##### Extract #####

I assume it is OK to say this: Microsoft has a “China” cloud and a non-airgapped “US Government” cloud. It is standard practice that engineers making production touches in the clouds have to be “escorted” by vendors who make sure you’re not doing anything malicious. I assume the article is implying that these vendors for the US Gov cloud may be Chinese nationals.

As Jason mentions in another comment, anything actually requiring clearance is serviced by the airgapped clouds and only folks with clearance are able to operate there.

Edit: misread the article but the third paragraph stands. The government is totally aware of where the operator boundary lies and this is still wildly mischaracterized.

apical_dendrite · 2 months ago
How does the vendor make sure you're not doing anything malicious if they don't have the skills to understand the change?

It sounds like the issue here isn't that the vendor doing the escort is a Chinese national, it's that the engineer making the change is a Chinese national in China and they're using this escort system to check a box saying that because the changes themselves are being made by US nationals, they won't send PII or passwords back to China. But fundamentally a system where an untrusted person gets a less technical person to make a change for them seems inherently extremely high-risk.

beoberha · 2 months ago
Yep, I totally read the article incorrectly. You’re spot on and honestly I’ve asked myself the same question - though less from a national security perspective and more a “what’s the point of this extra tax to mitigate this incident”
kjellsbells · a month ago
Yeah it seems like there are two issues here being conflated. The first is that non-US-persons are operating, by proxy, Azure assets that serve US Gov missions. The second is that those persons may be operating assets used in sensitive missions. Say IL4 and up.

##### Information provided #####

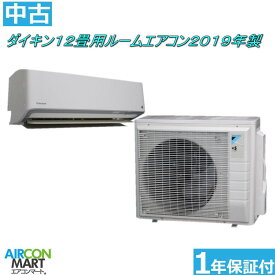 楽天市場 中古エアコン ダイキンの通販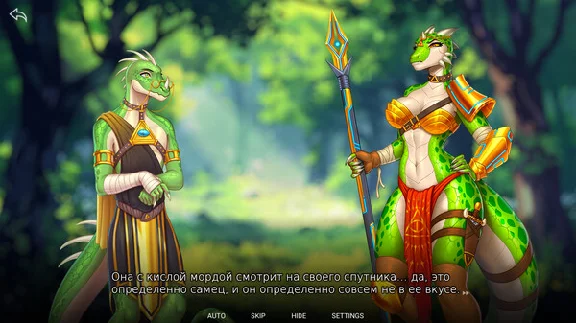 ⚡️Humans are not that against Lizardwomen | AUTO Russia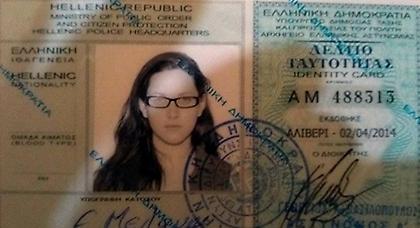 Συνελήφθη η Αγγελική, η 22χρονη συνεργός του Ξηρού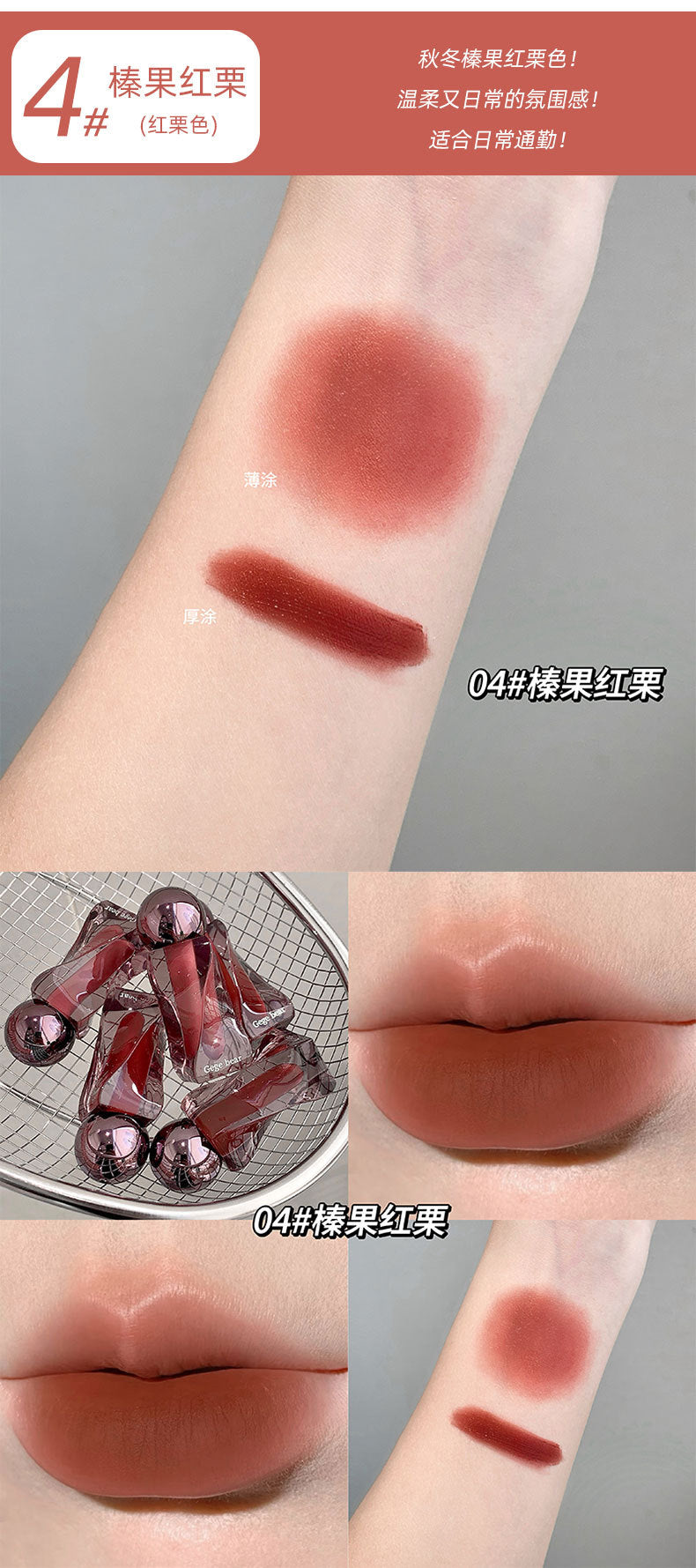 Gege Bear Soft Light Mousse Lip Mud Velvet Soft Mist Matte Autumn Winter Atmosphere Whitening Lip Gloss Cross-Border Beauty Makeup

#####

About this exercise:
Transcribe the passage of the comment thread above that starts at the words "I assume it" and stops after the words "to operate there.".

Exercise response:
I assume it is OK to say this: Microsoft has a “China” cloud and a non-airgapped “US Government” cloud. It is standard practice that engineers making production touches in the clouds have to be “escorted” by vendors who make sure you’re not doing anything malicious. I assume the article is implying that these vendors for the US Gov cloud may be Chinese nationals.

As Jason mentions in another comment, anything actually requiring clearance is serviced by the airgapped clouds and only folks with clearance are able to operate there.